Look for the line containing "Milo Greene - When" and the line containing "HISTORIAS, SORPRESAS Y" in the entries below. Copy those two and all lines between them exactly, leaving out pictures.

Stored items from a collection:
______________________________
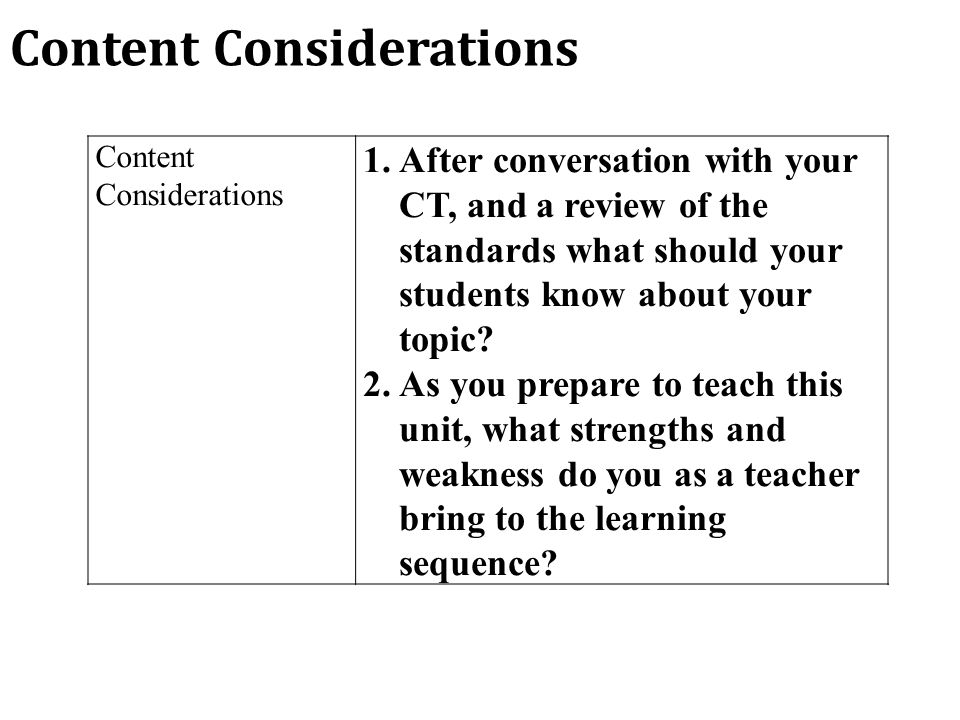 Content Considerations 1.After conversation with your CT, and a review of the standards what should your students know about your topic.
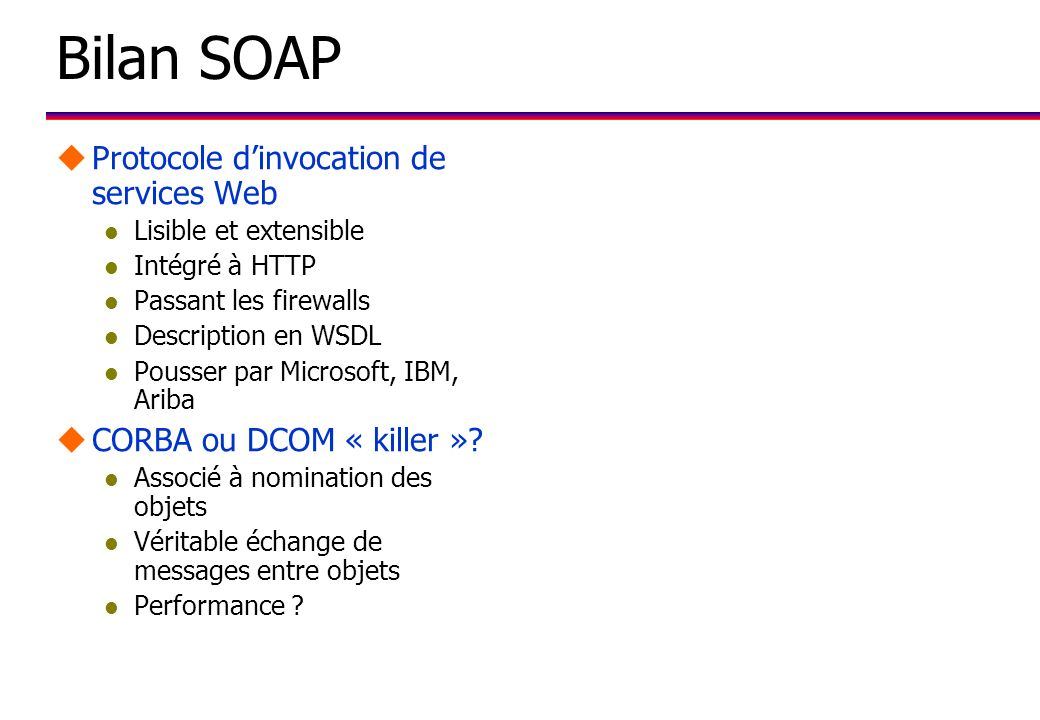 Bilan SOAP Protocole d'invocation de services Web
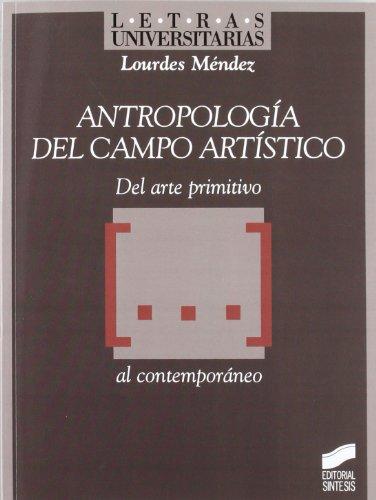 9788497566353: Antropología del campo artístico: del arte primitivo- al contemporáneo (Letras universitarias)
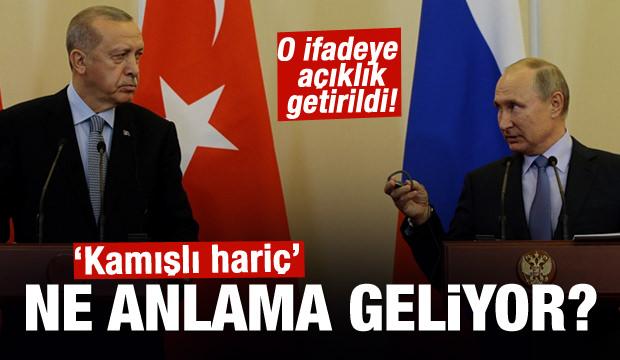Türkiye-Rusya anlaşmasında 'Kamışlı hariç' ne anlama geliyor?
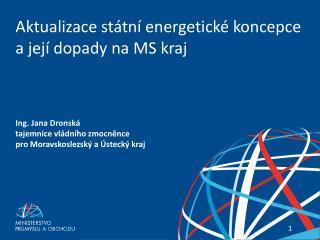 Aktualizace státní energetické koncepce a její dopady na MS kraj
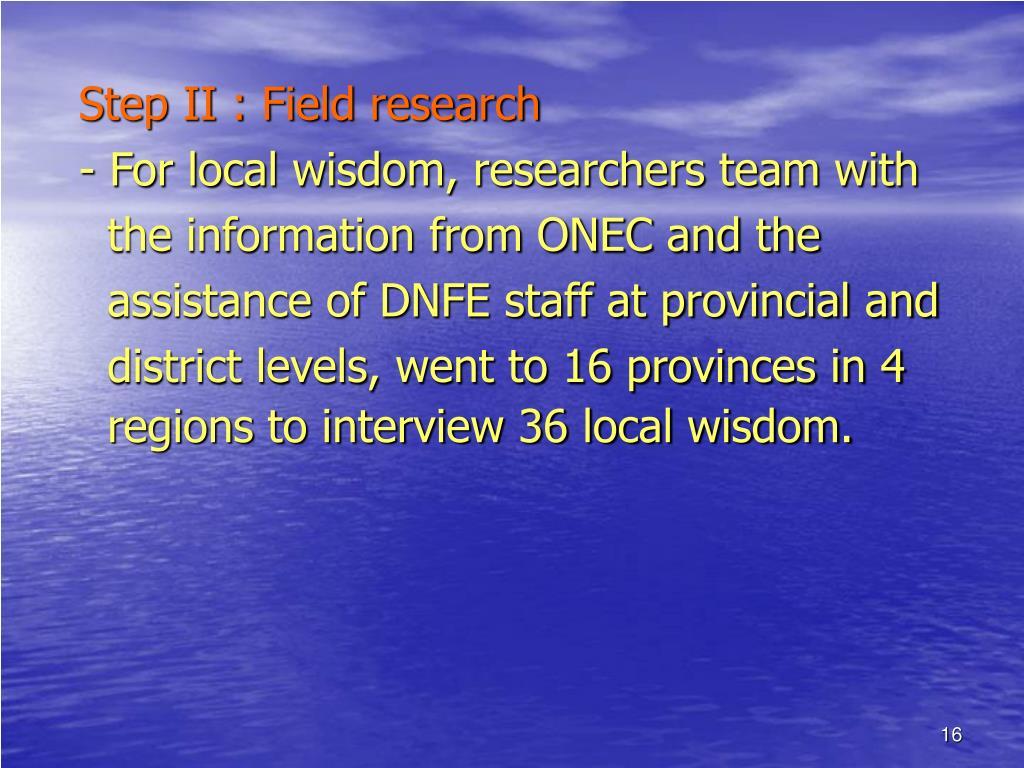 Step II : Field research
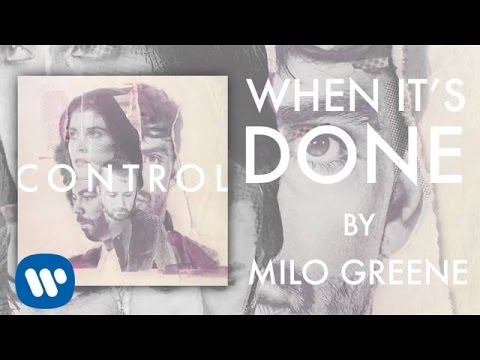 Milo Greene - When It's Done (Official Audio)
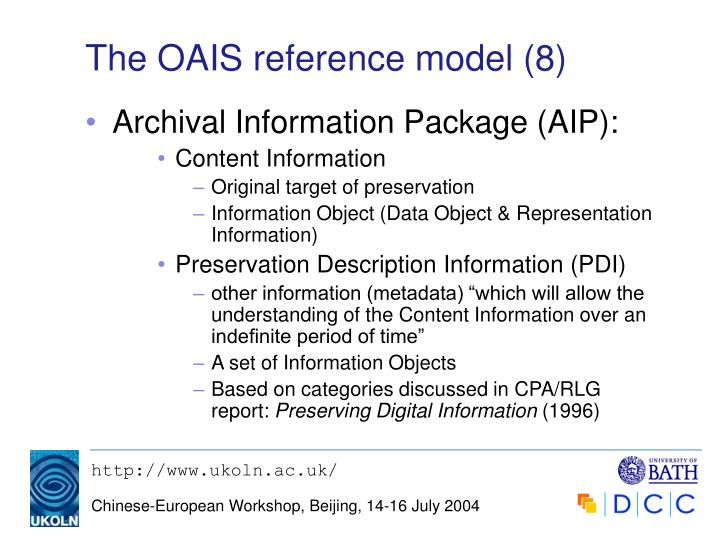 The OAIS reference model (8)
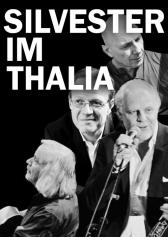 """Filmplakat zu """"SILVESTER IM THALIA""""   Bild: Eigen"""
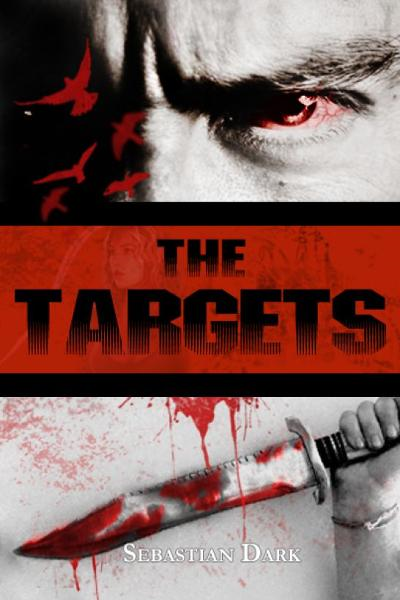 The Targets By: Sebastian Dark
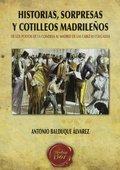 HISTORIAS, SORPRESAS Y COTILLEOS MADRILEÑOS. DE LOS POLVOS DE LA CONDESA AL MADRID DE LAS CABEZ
______________________________
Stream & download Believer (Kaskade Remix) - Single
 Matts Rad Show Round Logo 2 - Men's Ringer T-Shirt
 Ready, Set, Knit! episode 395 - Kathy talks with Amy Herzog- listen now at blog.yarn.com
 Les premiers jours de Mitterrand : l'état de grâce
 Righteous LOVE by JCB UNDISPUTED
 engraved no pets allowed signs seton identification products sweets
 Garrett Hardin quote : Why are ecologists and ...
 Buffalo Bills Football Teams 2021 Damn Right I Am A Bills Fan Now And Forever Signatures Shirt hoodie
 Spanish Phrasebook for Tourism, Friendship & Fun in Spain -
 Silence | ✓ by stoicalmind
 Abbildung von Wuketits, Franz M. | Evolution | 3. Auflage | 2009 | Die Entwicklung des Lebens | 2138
______________________________
__Answer box__
 Milo Greene - When It's Done (Official Audio)
 The OAIS reference model (8)
 """Filmplakat zu """"SILVESTER IM THALIA""""   Bild: Eigen"""
 The Targets By: Sebastian Dark
 HISTORIAS, SORPRESAS Y COTILLEOS MADRILEÑOS. DE LOS POLVOS DE LA CONDESA AL MADRID DE LAS CABEZ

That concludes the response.